1 Introduction

The fundus image quality has a significant effect on the performance of automated ocular disease screening, such as diabetic retinopathy (DR), glaucoma and age-related macular degeneration (AMD). The symptoms of the above diseases are well defined and visible in fundus images. Research communities have put great effort towards the automation of a computer screening system which is able to promptly detect DR in fundus images. The evaluation of fundus image quality involves a computer-aided retinal image analysis system that is designed to assist ophthalmologists to detect eye diseases. Consequently, automated evaluations of ophthalmopathy can be performed to support the diagnosis of doctors. However, the success of these automatic diagnostic systems heavily relies on the image quality. In reality, due to some inevitable disturbances in the image acquisition, e.g. the operator’s expertise, the type of image acquisition equipment, the situation of different individuals, the images are often blurred, which affects the follow-up diagnosis. Therefore, the image quality plays an extremely important role in the computer-aided screening system (Fig. 1).

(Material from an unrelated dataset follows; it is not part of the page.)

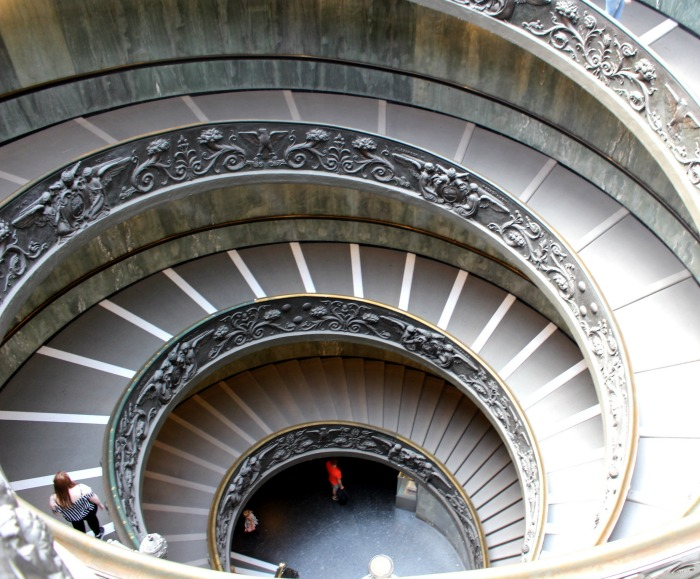 The Vatican Steps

In the context of retinal image analysis, image quality classification is used to determine whether an image is useful or the quality of a retinal image is sufficient for the subsequent automated diagnosis. Many methods based on hand-crafted features have been proposed for fundus image quality assessment for disease screening. Lee et al. [6] use a quality index Q which is calculated by the convolution of a template intensity histogram to measure the retinal image quality. Lalonde et al. [5] adopt the features which are based on the edge amplitude distribution and the pixel gray value to automatically assess the quality of retinal images. Traditional feature extraction methods with low computational complexity only can obtain some characteristic that represents image quality rather than always acquiring diversity factors that affect image quality.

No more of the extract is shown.